All these question marks aren’t to say this proposed lineup can’t work, but it does show that there are obstacles that would need to be overcome in order for the lineup to be successful, and in a game where confidence and momentum are often paramount, could attempting to overcome these obstacles prove too much to handle from the get-go?
The better idea
There is one thing that isn’t a question in our minds, and that’s the fact that if Denmark hopes to return to the top, a team will need to be formed using the best pieces of Astralis and Heroic. A team that has a balance that doesn’t force players to operate in ways they aren’t comfortable doing, but which players can make up that team?
For starters, given how Staehr has so far failed to make the step up to tier one, TeSeS should be the first port of call.
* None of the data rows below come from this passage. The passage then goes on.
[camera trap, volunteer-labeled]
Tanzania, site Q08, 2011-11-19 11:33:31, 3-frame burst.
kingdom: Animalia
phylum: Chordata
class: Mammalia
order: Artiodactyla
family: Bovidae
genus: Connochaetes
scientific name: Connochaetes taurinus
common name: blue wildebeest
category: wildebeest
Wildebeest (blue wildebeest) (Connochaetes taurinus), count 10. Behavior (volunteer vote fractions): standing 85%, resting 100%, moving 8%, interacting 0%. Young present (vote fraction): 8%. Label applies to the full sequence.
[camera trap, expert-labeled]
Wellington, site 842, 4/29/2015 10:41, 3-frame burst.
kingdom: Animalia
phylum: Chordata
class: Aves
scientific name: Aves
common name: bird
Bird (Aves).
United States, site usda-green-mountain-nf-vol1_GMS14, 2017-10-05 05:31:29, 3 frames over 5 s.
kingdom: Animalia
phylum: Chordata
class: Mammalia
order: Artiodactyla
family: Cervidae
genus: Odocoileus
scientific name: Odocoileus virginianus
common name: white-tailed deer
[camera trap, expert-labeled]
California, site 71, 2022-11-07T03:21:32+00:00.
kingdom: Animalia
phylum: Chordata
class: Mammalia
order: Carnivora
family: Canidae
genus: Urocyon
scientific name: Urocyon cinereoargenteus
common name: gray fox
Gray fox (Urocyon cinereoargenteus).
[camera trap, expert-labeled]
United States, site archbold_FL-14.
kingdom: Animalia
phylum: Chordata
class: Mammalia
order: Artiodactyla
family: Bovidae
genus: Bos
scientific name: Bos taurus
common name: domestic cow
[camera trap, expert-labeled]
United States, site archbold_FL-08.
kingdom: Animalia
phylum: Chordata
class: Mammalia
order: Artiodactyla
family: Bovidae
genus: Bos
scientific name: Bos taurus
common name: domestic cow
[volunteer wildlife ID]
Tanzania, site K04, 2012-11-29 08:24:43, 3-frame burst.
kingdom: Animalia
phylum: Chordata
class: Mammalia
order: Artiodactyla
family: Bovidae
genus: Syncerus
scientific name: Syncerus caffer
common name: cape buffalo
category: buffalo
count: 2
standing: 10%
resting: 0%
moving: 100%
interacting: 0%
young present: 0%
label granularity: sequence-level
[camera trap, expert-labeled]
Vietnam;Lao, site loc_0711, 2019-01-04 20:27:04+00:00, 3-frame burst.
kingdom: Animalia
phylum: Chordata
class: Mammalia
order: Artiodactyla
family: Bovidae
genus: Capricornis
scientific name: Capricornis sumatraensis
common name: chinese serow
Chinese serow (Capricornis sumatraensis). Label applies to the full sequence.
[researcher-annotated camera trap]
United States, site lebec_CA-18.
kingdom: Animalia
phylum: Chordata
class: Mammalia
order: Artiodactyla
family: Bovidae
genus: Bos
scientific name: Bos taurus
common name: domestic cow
A selfless player used to being used as bait for a trading star, TeSeS would be the perfect accompaniment to blameF, and his tier-one experience proves that he can handle the weight of playing under a banner such as Astralis’.
Next, we require an actual upgrade on b0RUP, a question where there is only one answer. Rasmus ‘sjuush’ Beck is an incredible anchor player, he is comfortable entrying bombsites, and is equally comfortable passive lurking, his profile is similar to b0RUP’s, but he has the elite talents that saw him signed by Heroic in b0RUP’s place back in 2021. His inclusion in this team is a no-brainer.
So, who takes the fifth and final spot in our Danish superteam? Buzz is the easy option, he has the faith of device and already has chemistry with two of the members of this team, but is he enough to take Astralis back to the top?
stavn would be the blockbuster answer. Once touted as Denmark’s next big thing, given where he and Heroic have sat in the HLTV rankings in the past two years, he’s lived up to that billing, but it hasn’t been without its drawbacks.
As shown by HLTV, no player struggles more than stavn in big arena games. This a stat that is especially egregious considering the roles he holds, if he didn’t experience such drastic drop-offs in performances, then Heroic may have won more, and considering his inclusion in the team would require blameF to shift his roles around, it hardly seems worth sacrificing the leader’s great performances in order to fit stavn in.
Instead, jabbi is the perfect fit to complete the team. Capable of lurking to an elite level, jabbi is also capable of entrying when needs be, and is used to playing key roles on CT that he would still be able to occupy should he remain on a team with TeSeS and sjuush.
In a world of teams with superteams, Denmark must create their own to stay relevant, or risk going the way of Sweden. Neither Heroic nor Astralis have what it takes to be on top by themselves, but should this team be created, a fifth Major win for a Danish team isn’t out of the question.